PROBLEM DESCRIPTION. An unchanged copy of each entry below is needed; keep the pictures out of it.

START DATA TO EXAMINE

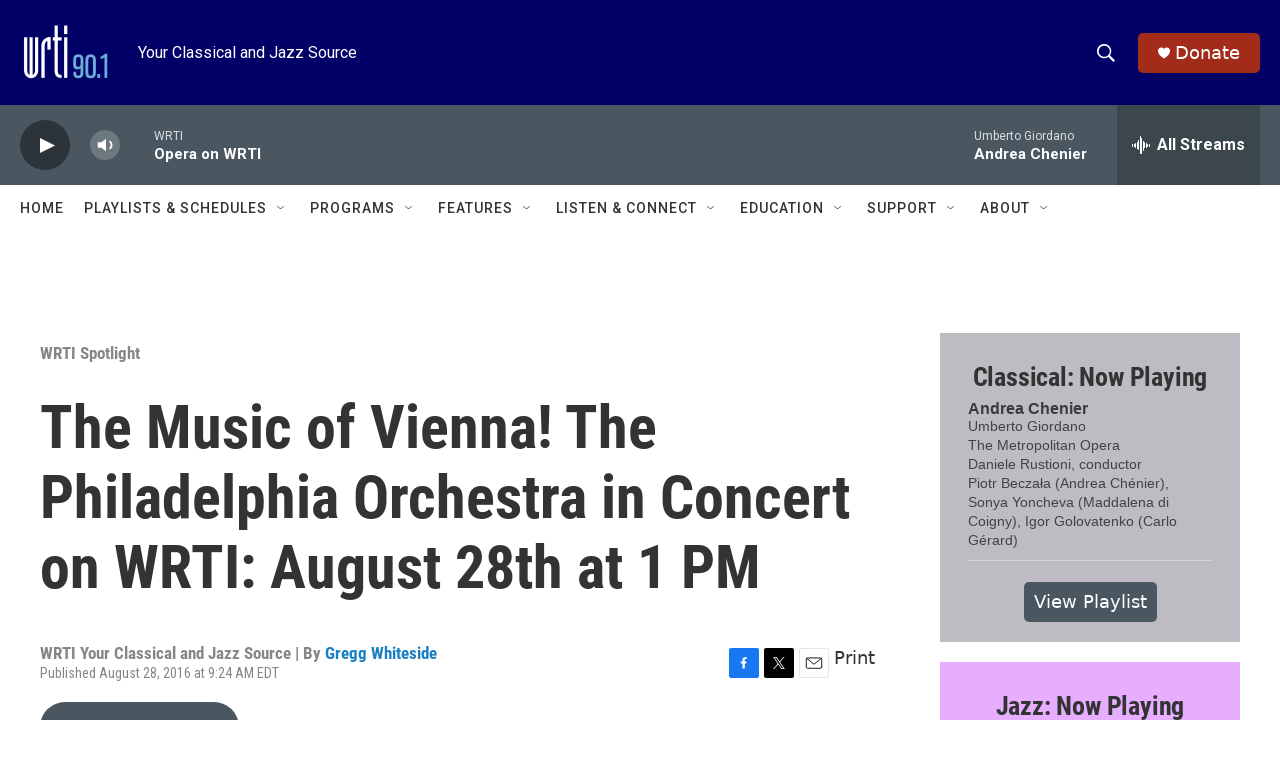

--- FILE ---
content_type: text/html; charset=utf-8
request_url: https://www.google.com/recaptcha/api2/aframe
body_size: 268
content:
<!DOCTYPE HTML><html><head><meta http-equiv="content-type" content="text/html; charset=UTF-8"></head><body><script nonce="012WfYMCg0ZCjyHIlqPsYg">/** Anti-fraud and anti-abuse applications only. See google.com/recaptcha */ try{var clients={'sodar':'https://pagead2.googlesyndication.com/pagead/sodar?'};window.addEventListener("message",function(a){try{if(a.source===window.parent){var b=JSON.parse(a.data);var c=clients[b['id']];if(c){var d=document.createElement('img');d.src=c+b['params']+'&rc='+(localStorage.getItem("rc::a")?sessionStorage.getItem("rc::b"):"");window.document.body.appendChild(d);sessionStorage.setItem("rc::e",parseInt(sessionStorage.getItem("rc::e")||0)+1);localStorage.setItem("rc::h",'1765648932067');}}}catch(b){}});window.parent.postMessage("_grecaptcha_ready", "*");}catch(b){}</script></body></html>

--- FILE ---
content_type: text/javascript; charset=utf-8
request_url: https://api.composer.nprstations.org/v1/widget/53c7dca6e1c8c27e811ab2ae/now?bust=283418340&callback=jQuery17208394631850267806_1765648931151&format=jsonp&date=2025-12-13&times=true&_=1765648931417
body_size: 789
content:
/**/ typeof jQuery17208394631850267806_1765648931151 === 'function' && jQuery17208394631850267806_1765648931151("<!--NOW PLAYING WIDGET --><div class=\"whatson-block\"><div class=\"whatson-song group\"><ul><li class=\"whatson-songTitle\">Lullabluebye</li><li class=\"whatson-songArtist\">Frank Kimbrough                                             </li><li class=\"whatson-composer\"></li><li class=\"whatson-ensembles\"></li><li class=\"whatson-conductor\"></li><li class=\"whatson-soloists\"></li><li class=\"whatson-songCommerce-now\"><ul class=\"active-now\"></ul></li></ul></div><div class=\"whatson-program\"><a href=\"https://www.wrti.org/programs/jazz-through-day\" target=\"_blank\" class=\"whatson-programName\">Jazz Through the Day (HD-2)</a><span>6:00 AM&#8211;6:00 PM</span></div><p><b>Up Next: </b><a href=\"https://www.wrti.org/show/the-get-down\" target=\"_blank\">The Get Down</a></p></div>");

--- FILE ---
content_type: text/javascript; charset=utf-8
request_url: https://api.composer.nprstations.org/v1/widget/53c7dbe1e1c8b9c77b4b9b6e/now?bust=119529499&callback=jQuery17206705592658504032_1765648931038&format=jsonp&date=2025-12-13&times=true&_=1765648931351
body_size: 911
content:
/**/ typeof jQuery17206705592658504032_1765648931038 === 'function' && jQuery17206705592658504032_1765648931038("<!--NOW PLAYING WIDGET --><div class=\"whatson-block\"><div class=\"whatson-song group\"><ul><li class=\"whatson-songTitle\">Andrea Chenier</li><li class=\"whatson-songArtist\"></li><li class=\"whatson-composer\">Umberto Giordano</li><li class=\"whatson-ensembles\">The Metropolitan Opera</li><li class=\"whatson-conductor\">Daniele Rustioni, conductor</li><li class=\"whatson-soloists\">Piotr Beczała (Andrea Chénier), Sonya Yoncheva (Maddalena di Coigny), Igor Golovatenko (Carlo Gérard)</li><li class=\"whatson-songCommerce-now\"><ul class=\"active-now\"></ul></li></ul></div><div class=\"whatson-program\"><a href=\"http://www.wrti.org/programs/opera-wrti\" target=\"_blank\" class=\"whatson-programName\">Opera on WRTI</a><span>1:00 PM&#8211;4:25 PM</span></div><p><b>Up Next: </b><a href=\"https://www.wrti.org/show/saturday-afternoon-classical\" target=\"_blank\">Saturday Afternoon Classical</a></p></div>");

END DATA TO EXAMINE

SOLUTION FOR THIS TASK.
--- FILE ---
content_type: text/html; charset=utf-8
request_url: https://www.google.com/recaptcha/api2/aframe
body_size: 268
content:
<!DOCTYPE HTML><html><head><meta http-equiv="content-type" content="text/html; charset=UTF-8"></head><body><script nonce="012WfYMCg0ZCjyHIlqPsYg">/** Anti-fraud and anti-abuse applications only. See google.com/recaptcha */ try{var clients={'sodar':'https://pagead2.googlesyndication.com/pagead/sodar?'};window.addEventListener("message",function(a){try{if(a.source===window.parent){var b=JSON.parse(a.data);var c=clients[b['id']];if(c){var d=document.createElement('img');d.src=c+b['params']+'&rc='+(localStorage.getItem("rc::a")?sessionStorage.getItem("rc::b"):"");window.document.body.appendChild(d);sessionStorage.setItem("rc::e",parseInt(sessionStorage.getItem("rc::e")||0)+1);localStorage.setItem("rc::h",'1765648932067');}}}catch(b){}});window.parent.postMessage("_grecaptcha_ready", "*");}catch(b){}</script></body></html>

--- FILE ---
content_type: text/javascript; charset=utf-8
request_url: https://api.composer.nprstations.org/v1/widget/53c7dca6e1c8c27e811ab2ae/now?bust=283418340&callback=jQuery17208394631850267806_1765648931151&format=jsonp&date=2025-12-13&times=true&_=1765648931417
body_size: 789
content:
/**/ typeof jQuery17208394631850267806_1765648931151 === 'function' && jQuery17208394631850267806_1765648931151("<!--NOW PLAYING WIDGET --><div class=\"whatson-block\"><div class=\"whatson-song group\"><ul><li class=\"whatson-songTitle\">Lullabluebye</li><li class=\"whatson-songArtist\">Frank Kimbrough                                             </li><li class=\"whatson-composer\"></li><li class=\"whatson-ensembles\"></li><li class=\"whatson-conductor\"></li><li class=\"whatson-soloists\"></li><li class=\"whatson-songCommerce-now\"><ul class=\"active-now\"></ul></li></ul></div><div class=\"whatson-program\"><a href=\"https://www.wrti.org/programs/jazz-through-day\" target=\"_blank\" class=\"whatson-programName\">Jazz Through the Day (HD-2)</a><span>6:00 AM&#8211;6:00 PM</span></div><p><b>Up Next: </b><a href=\"https://www.wrti.org/show/the-get-down\" target=\"_blank\">The Get Down</a></p></div>");

--- FILE ---
content_type: text/javascript; charset=utf-8
request_url: https://api.composer.nprstations.org/v1/widget/53c7dbe1e1c8b9c77b4b9b6e/now?bust=119529499&callback=jQuery17206705592658504032_1765648931038&format=jsonp&date=2025-12-13&times=true&_=1765648931351
body_size: 911
content:
/**/ typeof jQuery17206705592658504032_1765648931038 === 'function' && jQuery17206705592658504032_1765648931038("<!--NOW PLAYING WIDGET --><div class=\"whatson-block\"><div class=\"whatson-song group\"><ul><li class=\"whatson-songTitle\">Andrea Chenier</li><li class=\"whatson-songArtist\"></li><li class=\"whatson-composer\">Umberto Giordano</li><li class=\"whatson-ensembles\">The Metropolitan Opera</li><li class=\"whatson-conductor\">Daniele Rustioni, conductor</li><li class=\"whatson-soloists\">Piotr Beczała (Andrea Chénier), Sonya Yoncheva (Maddalena di Coigny), Igor Golovatenko (Carlo Gérard)</li><li class=\"whatson-songCommerce-now\"><ul class=\"active-now\"></ul></li></ul></div><div class=\"whatson-program\"><a href=\"http://www.wrti.org/programs/opera-wrti\" target=\"_blank\" class=\"whatson-programName\">Opera on WRTI</a><span>1:00 PM&#8211;4:25 PM</span></div><p><b>Up Next: </b><a href=\"https://www.wrti.org/show/saturday-afternoon-classical\" target=\"_blank\">Saturday Afternoon Classical</a></p></div>");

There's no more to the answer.